> EXERCISE DETAILS
Search the entries for the word "Equus" and pull out each line that has it.

---- DATA SHOWN

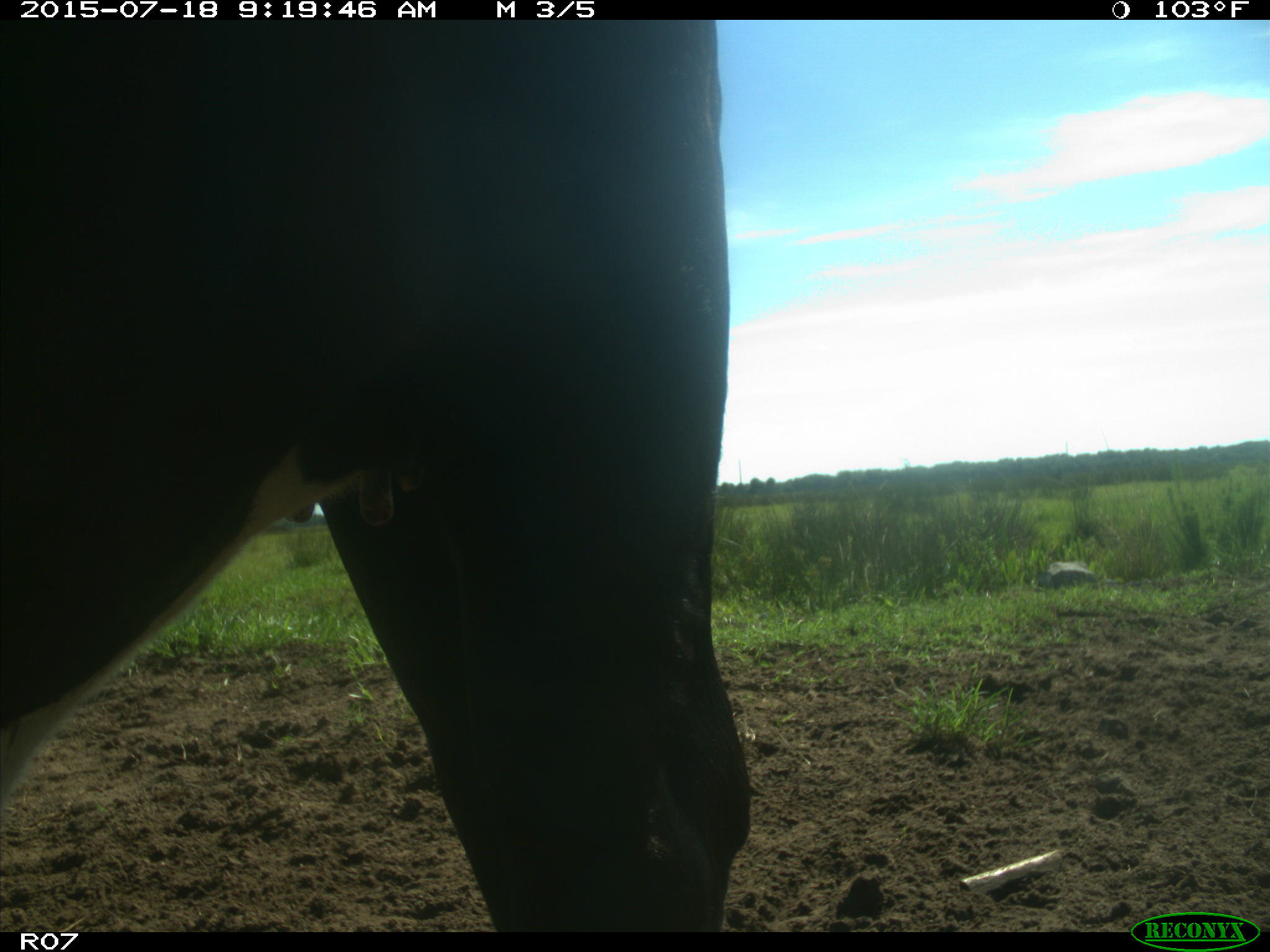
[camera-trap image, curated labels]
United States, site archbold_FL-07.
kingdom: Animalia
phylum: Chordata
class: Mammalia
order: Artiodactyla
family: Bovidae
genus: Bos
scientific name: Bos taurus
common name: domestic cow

--------
---- DATA SHOWN

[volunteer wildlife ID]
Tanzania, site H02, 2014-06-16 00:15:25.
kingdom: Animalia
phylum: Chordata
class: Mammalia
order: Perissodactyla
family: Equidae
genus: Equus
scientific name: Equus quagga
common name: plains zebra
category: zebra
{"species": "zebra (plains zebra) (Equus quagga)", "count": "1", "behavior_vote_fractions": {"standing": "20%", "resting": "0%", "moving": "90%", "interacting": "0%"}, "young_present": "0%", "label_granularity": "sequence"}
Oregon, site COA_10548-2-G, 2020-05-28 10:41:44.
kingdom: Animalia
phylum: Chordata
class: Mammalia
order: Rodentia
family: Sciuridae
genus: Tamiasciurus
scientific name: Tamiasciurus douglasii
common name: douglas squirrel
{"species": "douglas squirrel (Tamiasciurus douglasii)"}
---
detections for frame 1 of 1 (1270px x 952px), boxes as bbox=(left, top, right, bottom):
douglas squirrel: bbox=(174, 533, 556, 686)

--------
---- DATA SHOWN

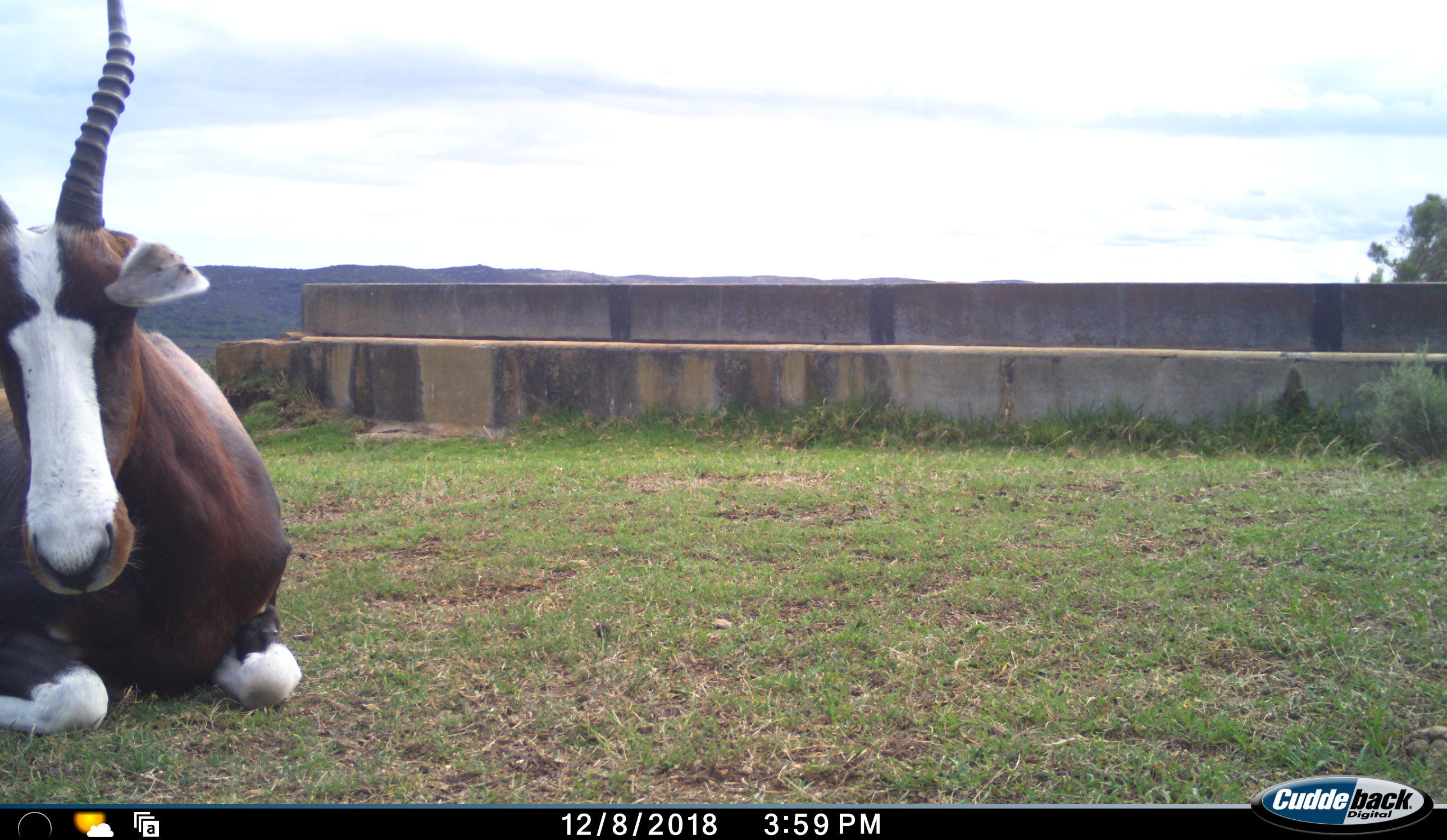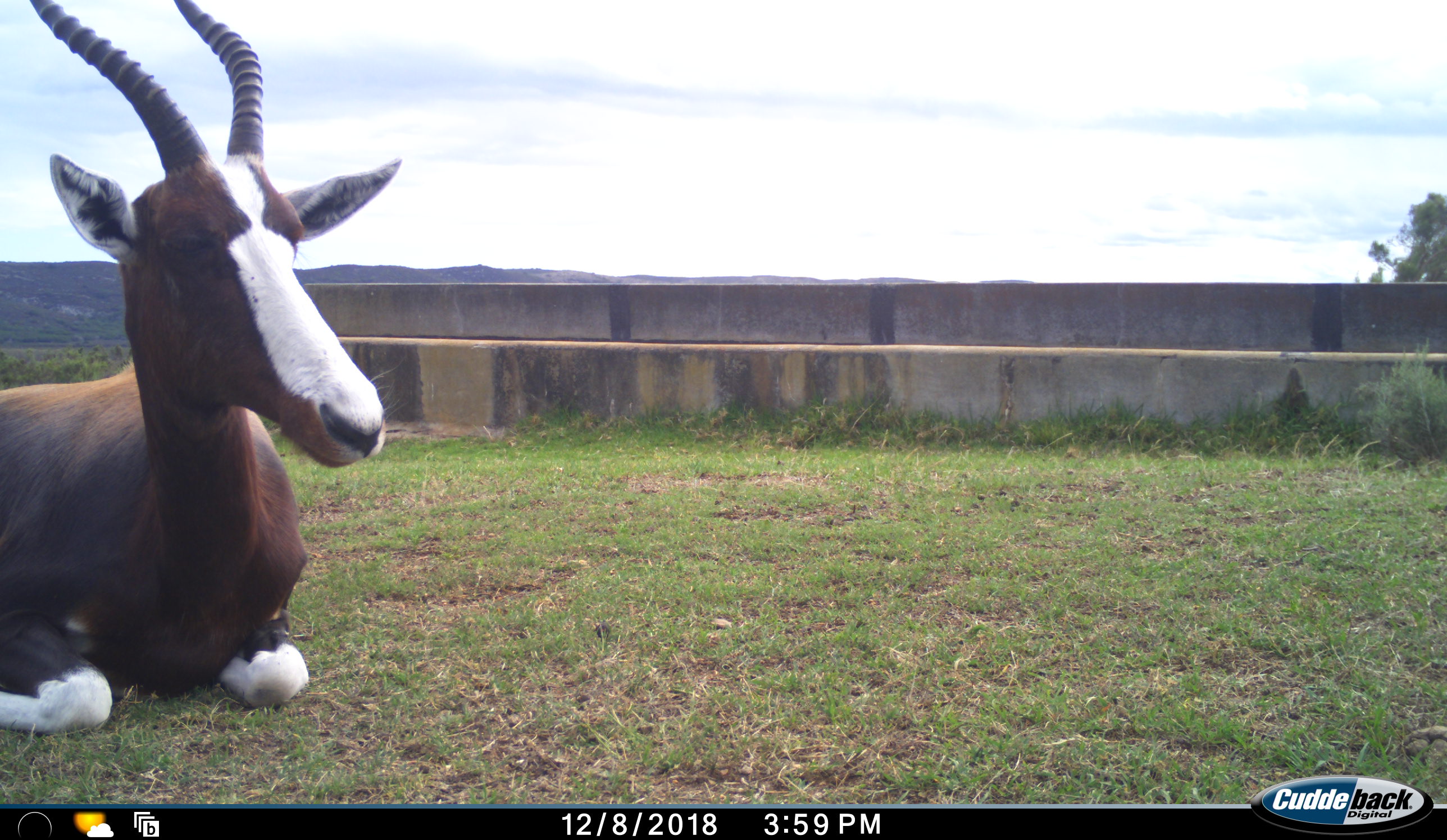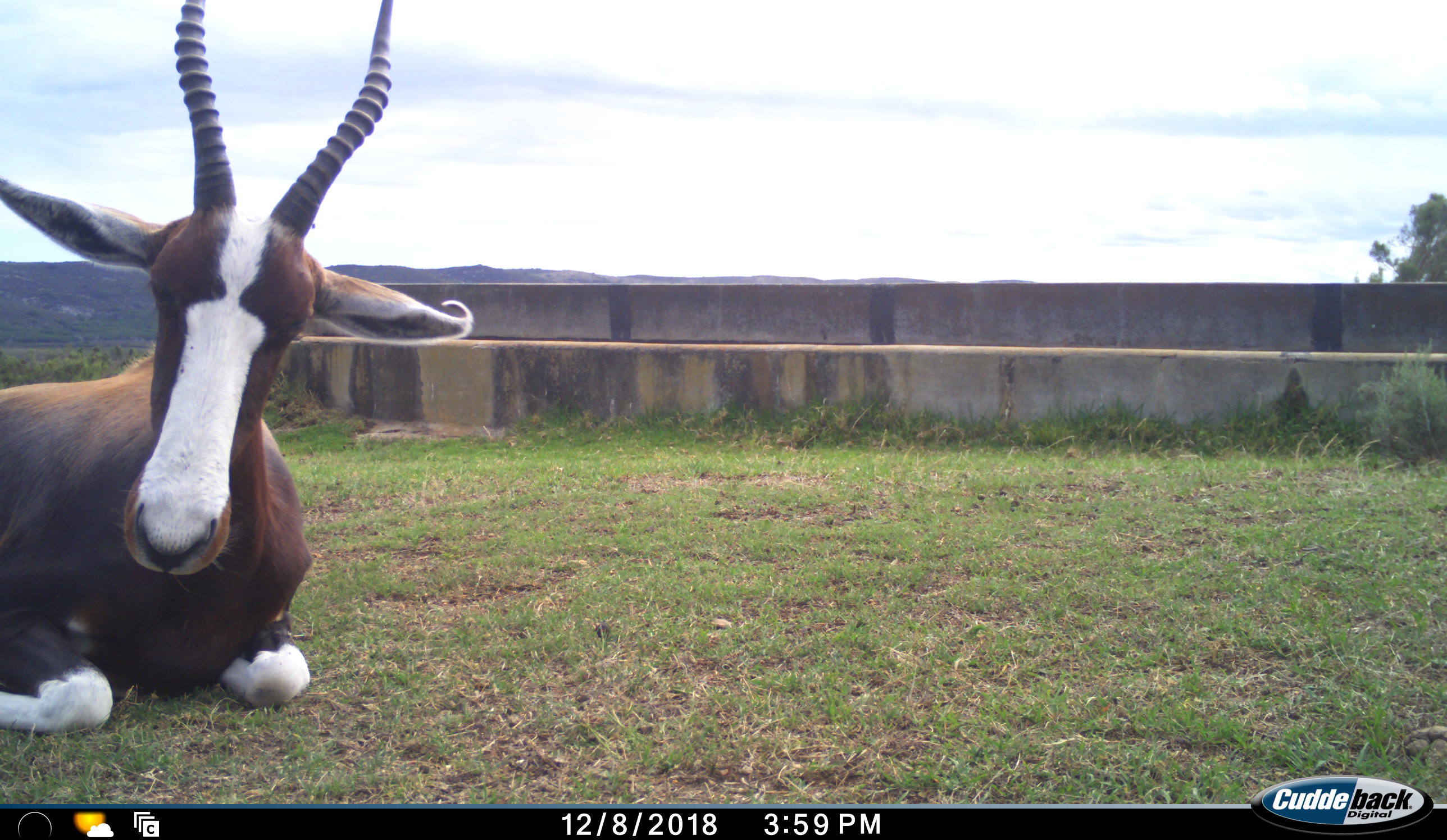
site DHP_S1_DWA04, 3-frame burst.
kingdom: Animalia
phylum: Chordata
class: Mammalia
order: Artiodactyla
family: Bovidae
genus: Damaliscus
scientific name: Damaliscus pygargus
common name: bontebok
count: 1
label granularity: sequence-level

--------

> EXERCISE RESULT
genus: Equus
scientific name: Equus quagga
{"species": "zebra (plains zebra) (Equus quagga)", "count": "1", "behavior_vote_fractions": {"standing": "20%", "resting": "0%", "moving": "90%", "interacting": "0%"}, "young_present": "0%", "label_granularity": "sequence"}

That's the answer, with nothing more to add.